The RCA repeat-sales database and the Moody's/REAL Commercial Property Price Indexes present an opportunity to begin an empirical comparison of the two approaches. As noted, computation of index estimated returns standard errors is not straightforward for the ATQ, and “apples-to-apples” comparisons of estimated standard errors across the two procedures is not attempted in this disclosure. For one thing, consider that the second-stage regression itself has no residuals, as it makes a perfect fit to the staggered lower-frequency indexes that are its dependent variable. Furthermore, the objective of a price index regression is not the minimization of transaction price residuals per se, but rather the minimization of error in the coefficient estimates (the index's periodic returns). However, there are two statistical characteristics of an estimated market price index that can provide practical, objective information about the quality of the index. These two characteristics are the volatility and the first-order autocorrelation of the index's estimated returns series. Based on statistical considerations, we know that noise or error in the index returns will tend to increase the observed volatility in the index returns. And we know that noise or error will also tend to drive the index returns' first-order autocorrelation down, toward negative 50%. These are basic characteristics of the statistics of indexes. (See, e.g., Geltner & Miller et al (2007), Chapter 25.) Based on economic considerations, we know that the true quarterly volatility in commercial property market prices tends to be fairly low, and the true first-order autocorrelation tends to be at least slightly positive. Fundamentally, this is due to the relatively conservative, “cash-cow” nature of stabilized commercial property (the RCA-based indexes exclude leverage and development projects), and the relatively illiquid, sluggish nature of the private, search market in which property assets trade.
For example, the quarterly S&P/Case-Shiller home price index has volatility of only 1.7%, and first-order autocorrelation of 66%, from 1987 through 2007. While this may reflect greater sluggishness and “price stickyness” in housing markets compared to commercial property markets, and the NCREIF Property Index's quarterly volatility of 1.7% and first-order autocorrelation of 80% (1984-2007) may reflect appraisal smoothing, the transaction-price-based version of the NCREIF index produced by the MIT Center for Real Estate still only shows 3.8% quarterly volatility (with only 5% first-order autocorrelation).
Considering the foregoing, it would seem reasonable to compare the two index estimation methodologies based on the volatilities and first-order autocorrelations of the resulting estimated historical indexes. Lower volatility, and higher first-order autocorrelation, would be indicative of a “superior” index, that is, one that is likely to have less noise or error in its returns. For example, in the New York Office index that we considered in the previously in
Among the Moody's/REAL Commercial Property Price Indexes there are 16 indexes (including the New York Office and Southern California Retail indexes we have previously examined) that were originally published at only the annual frequency (with four staggered versions, as described above), because the available transaction price data was deemed to be insufficient to support quarterly estimation. An examination of the relative values of the volatilities and first-order autocorrelations resulting from estimation by the two alternative procedures across these 16 market segments can provide the beginnings of a quantitative comparison of the two procedures.
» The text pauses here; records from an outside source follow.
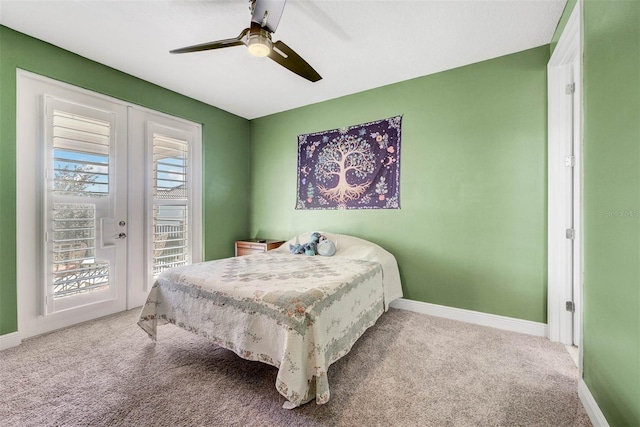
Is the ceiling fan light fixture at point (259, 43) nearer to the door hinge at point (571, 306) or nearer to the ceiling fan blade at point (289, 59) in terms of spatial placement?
the ceiling fan blade at point (289, 59)

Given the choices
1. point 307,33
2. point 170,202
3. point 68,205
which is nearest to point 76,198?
point 68,205

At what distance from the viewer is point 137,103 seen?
2980 millimetres

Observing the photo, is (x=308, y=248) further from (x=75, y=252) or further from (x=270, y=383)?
(x=75, y=252)

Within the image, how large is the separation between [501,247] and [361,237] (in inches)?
→ 57.1

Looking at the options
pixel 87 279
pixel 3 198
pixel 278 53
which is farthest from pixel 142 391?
pixel 278 53

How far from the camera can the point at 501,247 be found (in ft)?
8.30

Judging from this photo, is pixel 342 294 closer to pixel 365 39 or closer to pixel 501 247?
pixel 501 247

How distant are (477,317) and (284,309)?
7.05ft

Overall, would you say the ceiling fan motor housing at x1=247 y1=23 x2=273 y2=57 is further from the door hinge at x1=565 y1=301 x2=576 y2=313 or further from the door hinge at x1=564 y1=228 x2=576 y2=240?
the door hinge at x1=565 y1=301 x2=576 y2=313

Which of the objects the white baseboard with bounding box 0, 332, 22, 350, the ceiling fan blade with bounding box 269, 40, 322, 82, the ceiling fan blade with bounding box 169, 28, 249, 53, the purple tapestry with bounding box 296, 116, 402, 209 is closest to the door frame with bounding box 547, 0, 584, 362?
the purple tapestry with bounding box 296, 116, 402, 209

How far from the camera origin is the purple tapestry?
3.10m

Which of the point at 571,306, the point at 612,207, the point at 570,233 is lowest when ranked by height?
the point at 571,306

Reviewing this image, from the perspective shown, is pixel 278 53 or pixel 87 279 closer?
pixel 278 53

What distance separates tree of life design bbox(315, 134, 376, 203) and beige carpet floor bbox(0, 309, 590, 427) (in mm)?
1716
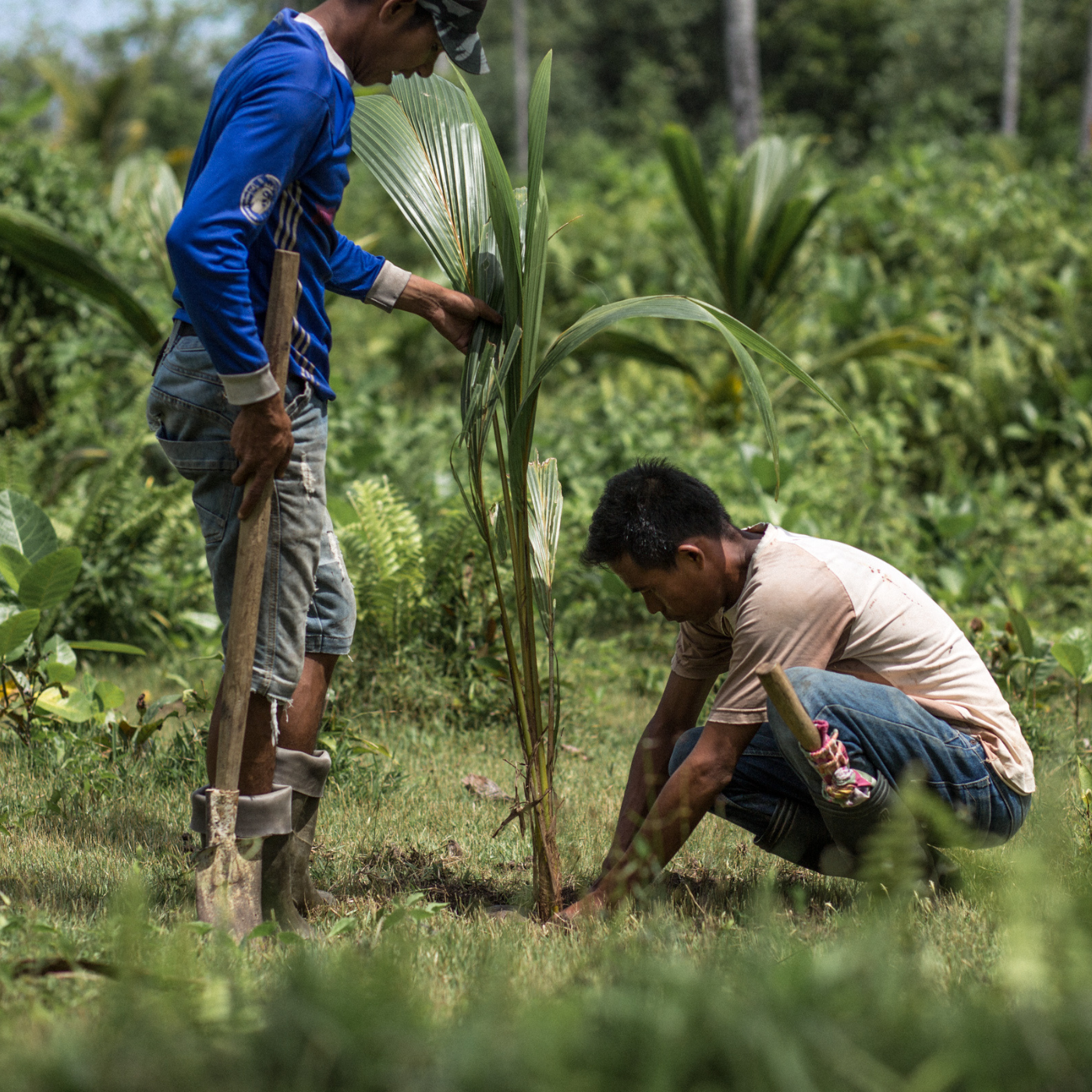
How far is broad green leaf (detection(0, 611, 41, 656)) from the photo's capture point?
3.11 meters

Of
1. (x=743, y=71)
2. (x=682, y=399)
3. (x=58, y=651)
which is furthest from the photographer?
(x=743, y=71)

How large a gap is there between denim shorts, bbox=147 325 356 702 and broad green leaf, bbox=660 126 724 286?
5759 mm

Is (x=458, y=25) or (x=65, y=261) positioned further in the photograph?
(x=65, y=261)

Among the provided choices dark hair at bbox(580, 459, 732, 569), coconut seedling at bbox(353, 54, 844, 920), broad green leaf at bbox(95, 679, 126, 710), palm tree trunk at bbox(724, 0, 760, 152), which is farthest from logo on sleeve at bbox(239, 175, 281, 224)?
palm tree trunk at bbox(724, 0, 760, 152)

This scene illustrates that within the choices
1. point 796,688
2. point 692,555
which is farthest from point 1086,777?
point 692,555

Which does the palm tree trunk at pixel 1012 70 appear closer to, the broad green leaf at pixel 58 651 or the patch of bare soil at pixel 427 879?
the broad green leaf at pixel 58 651

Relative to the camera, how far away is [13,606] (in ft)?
11.7

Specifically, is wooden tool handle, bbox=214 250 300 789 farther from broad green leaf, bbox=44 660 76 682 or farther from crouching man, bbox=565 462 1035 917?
broad green leaf, bbox=44 660 76 682

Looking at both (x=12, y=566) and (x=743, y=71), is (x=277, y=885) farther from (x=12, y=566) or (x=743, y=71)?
(x=743, y=71)

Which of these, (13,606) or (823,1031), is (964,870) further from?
(13,606)

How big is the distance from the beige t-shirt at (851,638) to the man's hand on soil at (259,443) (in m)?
1.04

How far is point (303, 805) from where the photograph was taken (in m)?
2.62

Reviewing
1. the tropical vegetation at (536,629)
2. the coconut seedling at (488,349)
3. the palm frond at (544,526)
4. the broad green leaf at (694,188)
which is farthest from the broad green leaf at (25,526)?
the broad green leaf at (694,188)

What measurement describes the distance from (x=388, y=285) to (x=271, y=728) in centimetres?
102
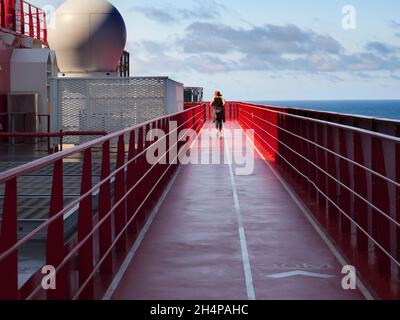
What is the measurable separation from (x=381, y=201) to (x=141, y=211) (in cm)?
465

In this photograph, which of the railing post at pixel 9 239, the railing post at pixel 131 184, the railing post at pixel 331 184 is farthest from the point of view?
the railing post at pixel 331 184

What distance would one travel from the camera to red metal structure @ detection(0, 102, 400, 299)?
5.19 m

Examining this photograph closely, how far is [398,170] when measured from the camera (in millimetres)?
6555

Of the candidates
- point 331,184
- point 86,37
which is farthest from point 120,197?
point 86,37

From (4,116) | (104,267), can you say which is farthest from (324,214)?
(4,116)

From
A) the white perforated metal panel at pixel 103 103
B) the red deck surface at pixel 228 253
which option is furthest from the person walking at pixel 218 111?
the red deck surface at pixel 228 253

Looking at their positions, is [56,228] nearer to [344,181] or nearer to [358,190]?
[358,190]

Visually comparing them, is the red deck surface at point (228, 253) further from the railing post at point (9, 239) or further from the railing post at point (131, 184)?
the railing post at point (9, 239)

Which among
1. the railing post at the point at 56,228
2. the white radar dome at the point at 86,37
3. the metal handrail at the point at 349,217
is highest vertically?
the white radar dome at the point at 86,37

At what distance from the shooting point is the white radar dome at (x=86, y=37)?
3083 cm

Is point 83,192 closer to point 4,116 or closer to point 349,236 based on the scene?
point 349,236

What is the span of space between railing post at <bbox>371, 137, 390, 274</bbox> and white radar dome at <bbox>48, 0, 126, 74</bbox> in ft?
80.0

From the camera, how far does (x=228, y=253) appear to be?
8.82m
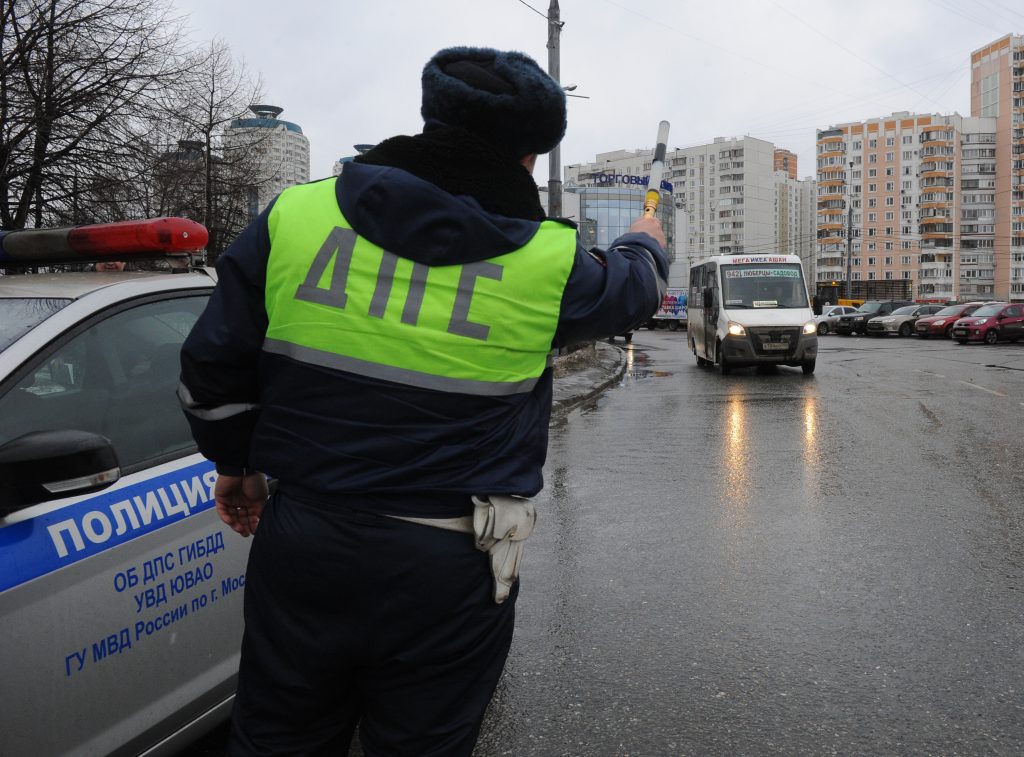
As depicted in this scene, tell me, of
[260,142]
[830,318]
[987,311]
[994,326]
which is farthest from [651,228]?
[830,318]

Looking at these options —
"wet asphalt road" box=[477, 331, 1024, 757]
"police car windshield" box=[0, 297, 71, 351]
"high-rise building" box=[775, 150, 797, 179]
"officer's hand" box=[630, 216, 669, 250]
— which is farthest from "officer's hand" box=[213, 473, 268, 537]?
"high-rise building" box=[775, 150, 797, 179]

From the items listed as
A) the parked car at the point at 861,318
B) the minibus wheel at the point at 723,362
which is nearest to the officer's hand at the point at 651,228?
the minibus wheel at the point at 723,362

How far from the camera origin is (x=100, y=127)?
49.2 ft

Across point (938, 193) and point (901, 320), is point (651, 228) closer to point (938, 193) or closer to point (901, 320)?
point (901, 320)

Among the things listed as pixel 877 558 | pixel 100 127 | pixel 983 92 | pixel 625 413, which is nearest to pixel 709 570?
pixel 877 558

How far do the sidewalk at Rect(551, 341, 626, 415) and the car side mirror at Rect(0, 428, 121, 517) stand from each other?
8.81 metres

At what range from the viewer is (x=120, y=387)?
2.68 meters

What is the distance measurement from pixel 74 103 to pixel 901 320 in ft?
113

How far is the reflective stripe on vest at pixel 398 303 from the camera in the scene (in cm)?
167

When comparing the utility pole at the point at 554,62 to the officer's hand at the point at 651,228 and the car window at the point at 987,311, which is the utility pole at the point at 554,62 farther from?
the car window at the point at 987,311

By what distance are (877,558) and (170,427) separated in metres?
4.02

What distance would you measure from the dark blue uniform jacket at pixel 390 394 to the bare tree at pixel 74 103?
13648 millimetres

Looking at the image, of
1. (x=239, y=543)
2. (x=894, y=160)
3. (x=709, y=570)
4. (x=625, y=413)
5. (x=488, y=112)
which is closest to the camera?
(x=488, y=112)

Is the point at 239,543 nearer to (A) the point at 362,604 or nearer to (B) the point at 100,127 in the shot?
(A) the point at 362,604
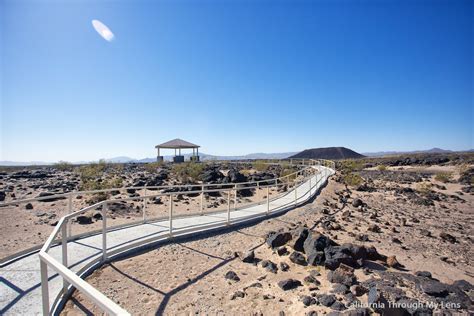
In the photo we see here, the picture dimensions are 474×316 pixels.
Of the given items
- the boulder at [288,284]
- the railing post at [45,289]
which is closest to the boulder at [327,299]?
the boulder at [288,284]

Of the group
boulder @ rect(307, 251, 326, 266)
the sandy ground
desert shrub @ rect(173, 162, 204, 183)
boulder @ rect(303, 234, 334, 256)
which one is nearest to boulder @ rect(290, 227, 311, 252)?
boulder @ rect(303, 234, 334, 256)

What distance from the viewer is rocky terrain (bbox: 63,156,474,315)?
4398 mm

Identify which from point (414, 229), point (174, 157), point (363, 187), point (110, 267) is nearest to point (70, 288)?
point (110, 267)

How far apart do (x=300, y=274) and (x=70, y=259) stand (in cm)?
447

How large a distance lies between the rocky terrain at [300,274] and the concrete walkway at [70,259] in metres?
0.43

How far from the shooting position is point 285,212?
10.7m

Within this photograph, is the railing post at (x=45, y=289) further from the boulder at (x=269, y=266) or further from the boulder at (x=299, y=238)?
the boulder at (x=299, y=238)

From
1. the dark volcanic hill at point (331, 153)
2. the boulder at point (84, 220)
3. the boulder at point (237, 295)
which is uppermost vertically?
the dark volcanic hill at point (331, 153)

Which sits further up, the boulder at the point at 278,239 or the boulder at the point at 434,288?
the boulder at the point at 278,239

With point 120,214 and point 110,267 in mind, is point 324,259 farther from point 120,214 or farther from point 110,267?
point 120,214

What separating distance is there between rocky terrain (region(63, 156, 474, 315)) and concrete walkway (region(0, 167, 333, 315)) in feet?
1.40

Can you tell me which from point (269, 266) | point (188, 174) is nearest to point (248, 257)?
point (269, 266)

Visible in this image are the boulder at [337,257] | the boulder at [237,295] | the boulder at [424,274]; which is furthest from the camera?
the boulder at [337,257]

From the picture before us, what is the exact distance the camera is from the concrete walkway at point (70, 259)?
3.51 m
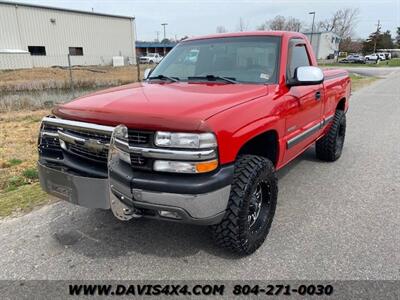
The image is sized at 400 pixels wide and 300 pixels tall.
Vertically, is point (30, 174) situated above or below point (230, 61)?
below

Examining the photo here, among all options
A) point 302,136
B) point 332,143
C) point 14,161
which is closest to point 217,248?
point 302,136

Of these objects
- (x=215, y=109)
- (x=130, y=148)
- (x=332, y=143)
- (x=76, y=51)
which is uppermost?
(x=76, y=51)

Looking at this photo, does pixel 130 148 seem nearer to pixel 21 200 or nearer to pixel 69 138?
pixel 69 138

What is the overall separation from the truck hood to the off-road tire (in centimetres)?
242

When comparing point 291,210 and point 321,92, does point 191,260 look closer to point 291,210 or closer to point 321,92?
point 291,210

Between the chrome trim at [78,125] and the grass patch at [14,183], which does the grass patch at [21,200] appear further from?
the chrome trim at [78,125]

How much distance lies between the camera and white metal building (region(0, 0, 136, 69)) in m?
33.1

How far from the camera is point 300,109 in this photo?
375 cm

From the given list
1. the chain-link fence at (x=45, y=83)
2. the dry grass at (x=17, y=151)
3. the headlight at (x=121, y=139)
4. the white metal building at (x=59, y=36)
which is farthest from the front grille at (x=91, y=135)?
the white metal building at (x=59, y=36)

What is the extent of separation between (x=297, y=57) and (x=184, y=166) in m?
2.41

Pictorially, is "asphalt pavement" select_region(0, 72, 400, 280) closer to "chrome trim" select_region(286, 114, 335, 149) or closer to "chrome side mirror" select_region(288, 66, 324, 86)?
"chrome trim" select_region(286, 114, 335, 149)

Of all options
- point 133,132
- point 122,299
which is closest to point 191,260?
point 122,299

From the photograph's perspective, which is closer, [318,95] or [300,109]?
[300,109]

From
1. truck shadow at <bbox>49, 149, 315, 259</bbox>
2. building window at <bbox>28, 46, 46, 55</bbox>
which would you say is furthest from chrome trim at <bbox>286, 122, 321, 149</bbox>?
building window at <bbox>28, 46, 46, 55</bbox>
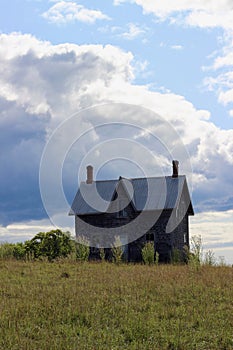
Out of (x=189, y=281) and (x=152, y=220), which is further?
(x=152, y=220)

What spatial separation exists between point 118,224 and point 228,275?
1840cm

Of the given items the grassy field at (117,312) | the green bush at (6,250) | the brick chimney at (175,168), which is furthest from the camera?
the brick chimney at (175,168)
The 16 annual-frequency Moody's/REAL indexes include eight at the MSA level and eight at the multi-state regional level. The eight MSA-level indexes are: four different property sectors (apartment, industrial, office, retail) for Southern California (Los Angeles and San Diego combined), three other MSA-level office indexes (New York, Washington D.C., and San Francisco), and one apartment index (for Southern Florida, which combines Miami, Ft Lauderdale, West Palm Beach, Tampa Bay, and Orlando). The eight multi-state regional indexes include the four property sectors each within each of two NCREIF-defined regions: the East and the South. The East Region includes all the 15 states north and east of Georgia, Tennessee, and Ohio. The South Region includes the 9 states encompassed inclusively between Florida, Tennessee, Oklahoma, and Texas. There is thus some geographical overlap between the MSA-level and regional-level indexes, in the sense that three of the eight MSA-level indexes are also within two of the regional-level indexes. The New York and Washington D.C. office indexes are within the East Office regional index, and the South-Florida Apartments index is within the South Apartment regional index.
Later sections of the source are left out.